Let’s say we have some new function \(f(x)\) where \(\displaystyle \lim_{x\to 5} f(x) \stackrel{?}{\to} \frac{0}{0}\text{.}\) You know, based on these examples, that you’re going to apply some algebra trick to rewrite your function, factor, and cancel. Can you predict what you will end up looking for to cancel in the numerator and denominator? Why?
This is great: we’re applying Theorem 1.3.3 because in each algebraic manipulation, we change the domain of the function by removing some factor from the denominator!
These three algebra tricks are all we’ll look at for now. In reality, there are plenty of little tricky manipulations we can use to slightly change functions, but if we focused on trying to build one for every situation we could run into, we’d spend the rest of this text just outlining different algebra tricks for different situations.

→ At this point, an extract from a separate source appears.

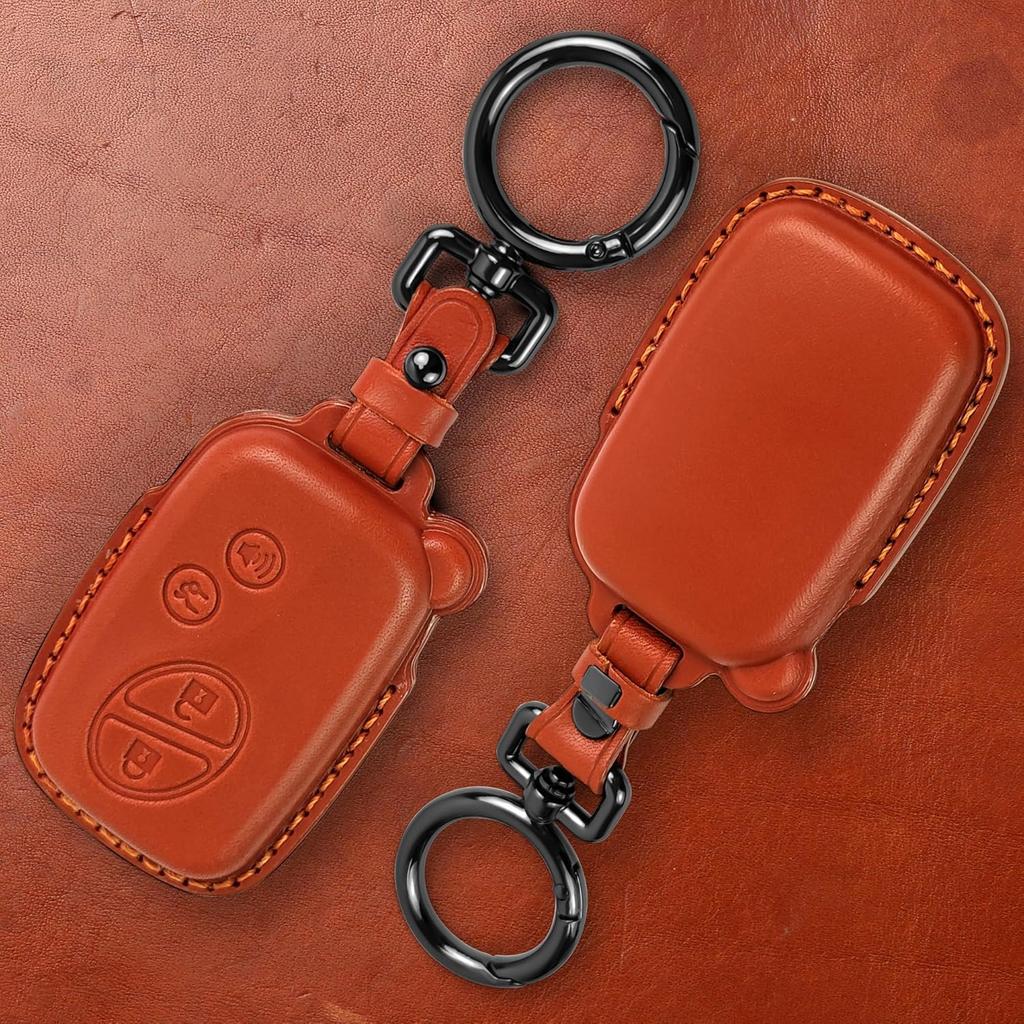 Tukellen for Lexus Key Fob Cover Leather with Keychain Compatible with 2005-2018 Lexus ES350 GS300 GS350 GS430 GS450h ISC IS250 IS350 LS460 LS600h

Combine fractions with common denominators: This works well when we have some subtraction with fractions inside of a numerator or denominator of another fraction.
We’ve seen some nice examples above where we were able to use some algebra to manipulate functions in such was as to force some shared factor in the numerator and denominator into revealing itself. From there, we were able to apply Theorem 1.3.3 and swap out our problematic function with a new one, knowing that the limit would be the same.
This happens a lot, and we’ll investigate some more of those types of limits in Section 4.7. For now, though, let’s look at a very famous limit and reason our way through the indeterminate form.
Now let’s think about the meaning of \(\sin(\theta)\) and even \(\theta\) in general. In this text, we will often use Greek letters, like \(\theta\text{,}\) to represent angles. In general, these angles will be measured in radians (unless otherwise specified). So what does the sine function do or tell us? What is a radian?
On the unit circle, if we plot some point at an angle of \(\theta\text{,}\) then the coordinates of that point can be represented with trig functions! Which ones?
The length of the curve defining a unit circle is \(2\pi\text{.}\) This also corresponds to the angle we would use to represent moving all the way around the circle. What must the length of the portion of the circle be up to some point at an angle \(\theta\text{?}\)
Explain to yourself, until you are absolutely certain, why the two lengths must be the same in the limit as \(\theta\to 0\text{.}\) What does this mean about \(\displaystyle \lim_{\theta\to 0}\frac{\sin(\theta)}{\theta} \text{?}\)
When you were evaluating the limit, you likely “cancelled” a factor of \((x-3)\) from the numerator and denominator. Why might you have known, before factoring anything, that \((x-3)\) would be a factor shared in the numerator and denominator?
When you were evaluating the limit, you likely “cancelled” a factor of \((x-4)\) from the numerator and denominator. Why might you have known, before factoring anything, that \((x-4)\) would be a factor shared in the numerator and denominator?